Early last year, in response to the Cybersecurity Act of 2015, the US Department of Health and Human Services (HHS) established The Health Care Industry Cybersecurity Task Force. This month the task force published its recommendations to improve healthcare cybersecurity.
While non-binding (today), the recommendations should be considered a heads up to health care organizations, “covered entities” (in the words of HIPAA), and device manufacturers. Let’s take a look at some of the challenges and advice from the task force for improving healthcare cybersecurity.
Healthcare is a Different Environment
From a security standpoint, the healthcare industry shares the same shortcomings as other enterprises, but with some added obstacles:
- They lack security resources and expertise, and often the availability of money to correct this weakness.
- They are dealing with an extremely heterogeneous environment. While healthcare organizations may standardize on laptops and IT servers, providers also manage multiple devices that are attached to the network. These can include drug infusion pumps, imaging devices like MRI and CT scanners, and treatment software such as that used to manage implantable pacemakers.
- Their systems may not play well with each other. They have multiple business units, like other large organizations, and each organizations makes choices about the software solutions that best meet their needs. Electronic Health Records (EHRs) promise to help practitioners and patients by simplifying the sharing of information. When the federal government applied incentives for (ok, mandated) the adoption of EHR, healthcare organizations were inundated with choices. Let’s be clear, EHR is not plug-and-play software. It requires a lot of work to implement and maintain. As Figure 1 shows, EHR adoption increased from 9.4% in 2008 to 96% in 2015.
Most importantly, particularly in the healthcare provider market, users are focused on providing “care” 24x7x365, and this care can be extremely time sensitive. For example, timing out log-ins may be a good security practice, but can delay a practitioner’s access to critical information.
Task Force Recommendations
The Task Force’s job was not simple, but they were able to distill their recommendations into the six “imperatives” (obviously abbreviated) below.
Imperative 1: Define and streamline leadership, governance, and expectations for health care industry cybersecurity.
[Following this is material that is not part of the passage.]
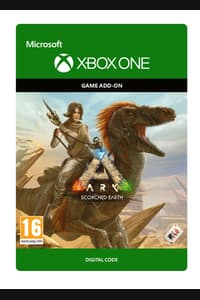 ARK: Scorched Earth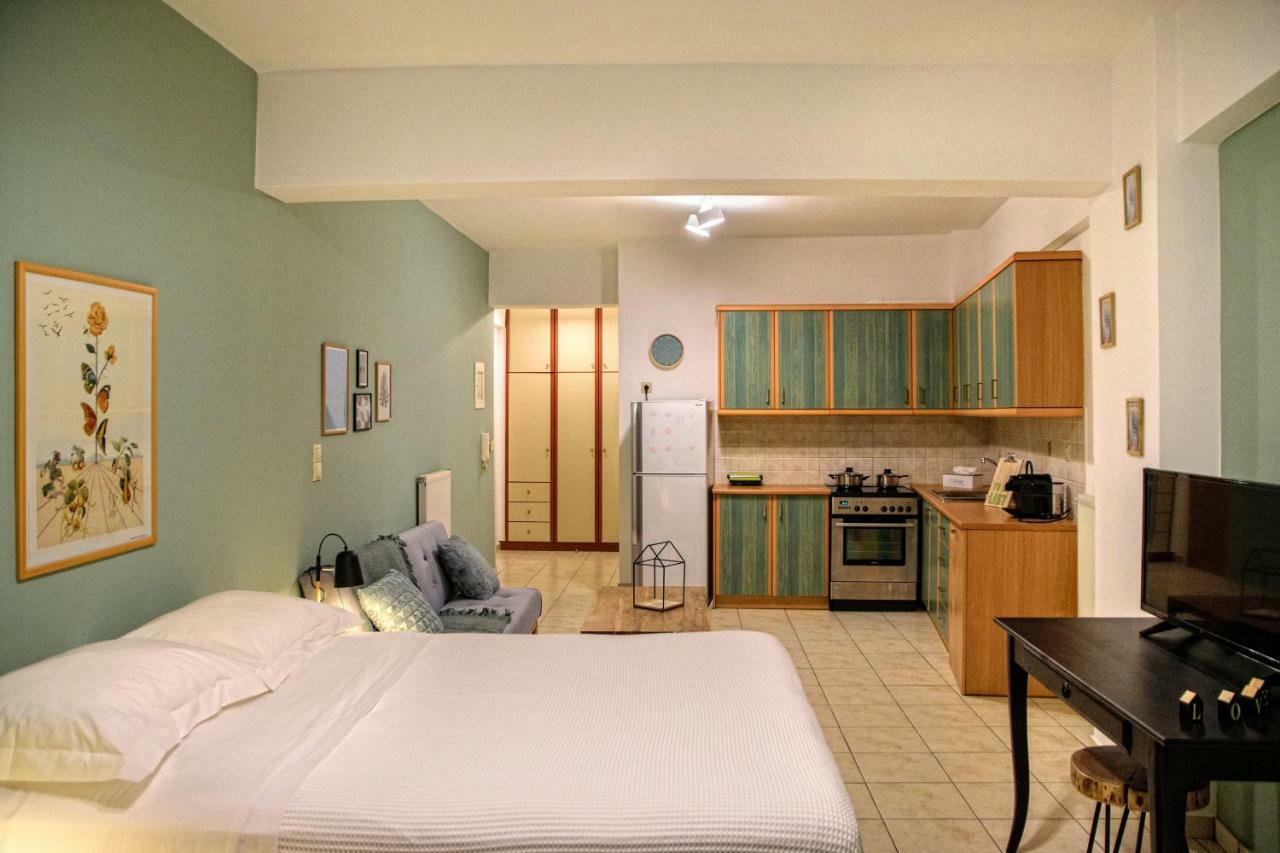 Casa Industriale Apartment กาลามาตา ภายนอก รูปภาพ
As in industry, security initiatives require top-down support. In this case, the recommendation is for HHS to create a cybersecurity leader role. This role provides sufficient authority to that leader to work with and direct other agencies, and serve as a point person to “harmonize existing and future laws and regulations that affect health care industry cybersecurity.” Further, they set a goal of creating a cybersecurity framework for use across all healthcare verticals.
Imperative 2: Increase the security and resilience of medical devices and health IT.
This imperative addresses device and application security, in particular dealing with vulnerabilities in device software. In addition to recommendations for more rigorous software development life cycles (SDLCs), it recognizes the increased use of third-party software — in particular open source software — and the requirement for visibility to vulnerabilities.
This effort starts, obviously, with visibility to the components used. Imperative 2 requires transparency from manufacturers and developers in the form of a “'bill of materials' that describes its components (e.g., equipment, software, open source, materials), as well as any known risks associated with those components to enable health care delivery organizations to more quickly determine if they are impacted.”
Imperative 3: Develop the health care workforce capacity necessary to prioritize and ensure cybersecurity awareness and technical capabilities.
Again, like other industries, security awareness is recognized as beneficial to all. This imperative extends Imperative 1 to recommend similar top-down leadership for internal security efforts. Recognizing the staffing limitations in smaller organizations, it also recommends that the industry support the creation of managed security service providers (MSSPs) .
Imperative 4: Increase health care industry readiness through improved cybersecurity awareness and education.
This includes education within organizations, from Board-level roles down. It also includes consumer education, to help protect personal health information and recognize illegitimate attempts to access information (e.g., phishing attacks).
Imperative 5: Identify mechanisms to protect R&D efforts and intellectual property from attacks or exposure.
The United States is a market leader in healthcare technology. Protecting that IP from counterfeiting and theft should increase patient safety and encourage further investment.
Imperative 6: Improve information sharing of industry threats, risks, and mitigations.
The financial services industry, through FS-ISAC, has been successful in improving industry-wide security through information sharing. A similar effort in healthcare would help everyone involved.
Healthcare is a Target
The recent WannaCry ransomware attacks proved that hospitals are vulnerable. The fact that these attacks could have been prevented by patching for known vulnerabilities in Microsoft products drives home the need to have visibility to vulnerabilities, and plans to update vulnerable applications and components.
To further emphasize the need, we recently saw a report detailing thousands of vulnerabilities in implantable pacemakers. Billy Rios, one of the researchers in the study, previously disclosed major vulnerabilities in drug infusion pumps.
The timing of the Task Force’s report is good. We now hope to see the government and industry embrace the recommendations.